En rigor, no lo es. El universo de 2009 correspondía a un padrón de voto obligatorio que le dio a Piñera el 44%. Hoy nada asegura que el 8% de Kast se trasvasije instantáneamente al postulante de la derecha. En la otra vereda, Guillier tampoco tiene certeza sobre qué hará la debutante tercera fuerza política del país y lo que anhela Piñera es que el Frente Amplio opte por su crecimiento en el parlamento y le dé la espalda al senador. Sánchez no fue clara respecto de qué llamado harán a los electores. Sólo señaló que Piñera es un retroceso.

LA INCÓGNITA DEL BALOTAJE

“¡A trabajar por el triunfo, tenemos 30 días!”, exclamó Guillier ayer cerca de las 22 horas, acompañado por parte de su familia y 12 de los 24 ministros de la Presidenta Bachelet.

Los principales rostros de la Nueva Mayoría, quizás porque se esperaba una victoria absoluta de Piñera, no llegaron hasta el Hotel Fundador de Santiago Centro. Pero ahora, que el escenario está abierto, pese a que el abanderado apenas se alzó sobre el 22% y Sánchez le pisó los talones, es esperable que las colectividades se tomen la campaña por el balotaje.

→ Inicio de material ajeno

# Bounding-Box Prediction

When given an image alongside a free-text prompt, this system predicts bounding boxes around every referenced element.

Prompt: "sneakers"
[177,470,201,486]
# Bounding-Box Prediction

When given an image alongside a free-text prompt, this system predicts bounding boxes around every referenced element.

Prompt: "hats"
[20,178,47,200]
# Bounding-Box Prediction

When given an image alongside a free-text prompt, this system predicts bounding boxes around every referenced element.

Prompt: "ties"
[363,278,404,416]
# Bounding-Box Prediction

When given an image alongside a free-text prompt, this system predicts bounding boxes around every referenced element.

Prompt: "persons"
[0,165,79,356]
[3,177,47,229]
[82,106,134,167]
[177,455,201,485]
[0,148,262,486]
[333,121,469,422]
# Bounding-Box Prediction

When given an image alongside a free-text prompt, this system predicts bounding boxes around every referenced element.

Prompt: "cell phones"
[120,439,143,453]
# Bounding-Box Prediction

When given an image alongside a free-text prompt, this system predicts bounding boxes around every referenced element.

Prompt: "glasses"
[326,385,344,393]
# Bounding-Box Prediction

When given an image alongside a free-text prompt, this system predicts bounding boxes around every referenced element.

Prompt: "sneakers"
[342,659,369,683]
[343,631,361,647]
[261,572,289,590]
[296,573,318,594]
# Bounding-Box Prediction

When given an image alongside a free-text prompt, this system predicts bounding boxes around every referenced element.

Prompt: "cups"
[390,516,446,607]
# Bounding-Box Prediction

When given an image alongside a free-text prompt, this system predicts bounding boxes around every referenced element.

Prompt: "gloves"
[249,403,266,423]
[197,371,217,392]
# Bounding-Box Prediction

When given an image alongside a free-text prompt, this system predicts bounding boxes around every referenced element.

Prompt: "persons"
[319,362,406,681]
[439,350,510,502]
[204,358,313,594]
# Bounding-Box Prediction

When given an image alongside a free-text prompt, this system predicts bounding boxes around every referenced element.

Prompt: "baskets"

Guillier, es cierto, tiene el peor resultado que ha obtenido el oficialismo y es un postulante que en la derecha definen como “sin sangre”, pero a la vez es quien podría aglutinar a las fuerzas que se oponen a Piñera.

Por lo mismo, ayer el legislador se denominó como “el representante del mundo progresista en la segunda vuelta” y agradeció las llamadas de Goic y Sánchez: “La elección de hoy nos muestra una nueva dimensión de la política, porque nuevos jóvenes han llegado al Congreso Nacional (…) quiero decirles que tengo la convicción de que hoy triunfó el futuro y no el pasado, pero necesitamos propuestas que en la segunda vuelta nos agrupen a todos”, aseveró.

Las negociaciones ya están en marcha y lo que está claro es que esta vez ni la CEP servirá de referencia para saber qué pasará el 17 de diciembre.